The stories of those who died from AIDS are kept alive by the Names Project Foundation and by an amazing quilt (Cleve Jones’ idea) which has grown to epic proportions and traveled all over the world. I worked in architectural firms and many of the architects and designers I knew in those years slipped quietly away. Larry Canega, who played the piano for the Pitschel Players and had been my sister’s great friend, died in the early 1990’s. One of my gay friends found that everywhere he looked, every place he went in San Francisco held memories of friends who were gone. “We are being compared to holocaust survivors,” he said to me in 1991. “It’s that bad.” I recall getting one of the “lavender letters” people sent out to friends when their gay partners died.

I remember doing tai chi push hands, in which two people work together, with a man who had very visible Karposi’s sarcoma on his arms and chest. One woman turned away in horror, but the rest of us worked with him. We knew we could not catch it from his skin. I also knew a woman who was married to a man who had been given an HIV-laced blood transfusion. When I again became single in 1989, I had several blood tests to make sure I wasn’t HIV-positive. This was still an emotion-soaked issue in 1995 when I worked on a documentary in which sexually-active students at a Danish film college took similar blood tests.
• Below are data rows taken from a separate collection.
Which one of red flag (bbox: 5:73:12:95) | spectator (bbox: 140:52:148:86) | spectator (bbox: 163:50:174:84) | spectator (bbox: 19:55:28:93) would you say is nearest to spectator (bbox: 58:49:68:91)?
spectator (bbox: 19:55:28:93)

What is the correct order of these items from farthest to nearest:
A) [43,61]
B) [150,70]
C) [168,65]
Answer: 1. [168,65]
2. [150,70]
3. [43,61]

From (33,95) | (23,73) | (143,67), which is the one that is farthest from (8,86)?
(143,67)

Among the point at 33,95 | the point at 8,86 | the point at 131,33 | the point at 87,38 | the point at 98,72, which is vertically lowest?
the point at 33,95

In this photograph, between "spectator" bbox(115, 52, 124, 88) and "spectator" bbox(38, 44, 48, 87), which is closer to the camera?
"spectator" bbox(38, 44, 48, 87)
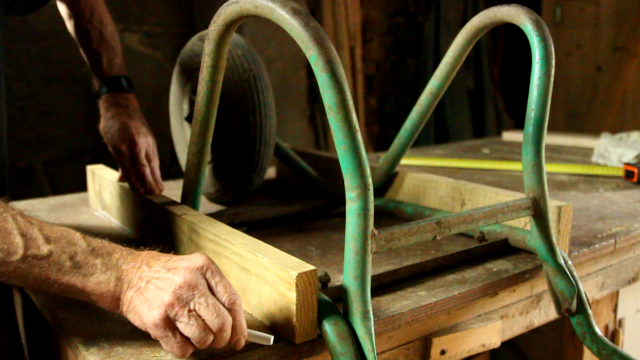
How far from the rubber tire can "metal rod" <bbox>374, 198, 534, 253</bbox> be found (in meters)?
0.58

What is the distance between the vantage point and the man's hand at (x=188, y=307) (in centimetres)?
61

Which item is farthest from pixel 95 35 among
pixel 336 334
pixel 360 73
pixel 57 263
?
pixel 360 73

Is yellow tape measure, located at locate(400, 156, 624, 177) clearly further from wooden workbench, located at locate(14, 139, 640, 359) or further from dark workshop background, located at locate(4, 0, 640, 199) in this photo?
dark workshop background, located at locate(4, 0, 640, 199)

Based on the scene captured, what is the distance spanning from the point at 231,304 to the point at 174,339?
74 mm

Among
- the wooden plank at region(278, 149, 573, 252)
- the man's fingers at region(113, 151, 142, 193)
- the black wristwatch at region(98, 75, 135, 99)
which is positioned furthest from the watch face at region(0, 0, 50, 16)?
the wooden plank at region(278, 149, 573, 252)

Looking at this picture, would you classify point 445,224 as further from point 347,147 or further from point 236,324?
point 236,324

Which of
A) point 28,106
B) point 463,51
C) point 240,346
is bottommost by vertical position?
point 240,346

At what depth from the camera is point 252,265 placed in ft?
2.35

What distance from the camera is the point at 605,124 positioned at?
312cm

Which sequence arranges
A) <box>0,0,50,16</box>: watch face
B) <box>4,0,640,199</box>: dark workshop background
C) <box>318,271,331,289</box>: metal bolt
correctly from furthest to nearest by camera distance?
<box>4,0,640,199</box>: dark workshop background < <box>0,0,50,16</box>: watch face < <box>318,271,331,289</box>: metal bolt

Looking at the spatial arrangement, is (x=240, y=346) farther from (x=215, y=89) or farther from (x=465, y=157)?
(x=465, y=157)

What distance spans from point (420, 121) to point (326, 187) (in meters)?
0.32

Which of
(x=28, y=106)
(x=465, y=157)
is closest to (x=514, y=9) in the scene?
(x=465, y=157)

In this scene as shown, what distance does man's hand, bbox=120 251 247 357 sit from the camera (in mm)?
606
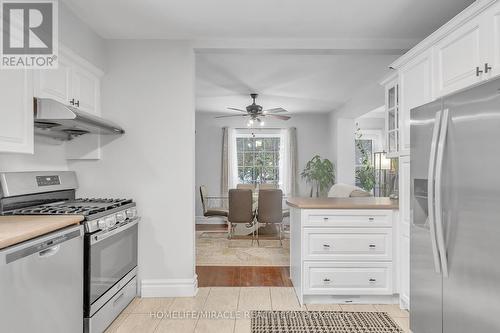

One of my tai chi teachers, Emilio Gonzalez, is a long-term survivor, doing daily tai chi and keeping close tabs on his health, including using some AIDS drugs. “When I first learned I was HIV-positive [more than 30 years ago], I wouldn’t even subscribe to a magazine!” he told me. He and George Wedemeyer developed Qigong classes which were particularly adapted for immune-compromised people. In 1996, I helped produce a video of these Qigong routines, and especially the Tiger Mountain Tai Chi Gong which Master Kai Ying Tung developed for our school. The best-selling video has been on television, sold as DVDs and is still available on youtube.com here.

The bitter story of AIDS is not mine to tell. But my fictional memoir of the late 1980’s, Nature's Stricter Lessons, would not be true to life without its presence.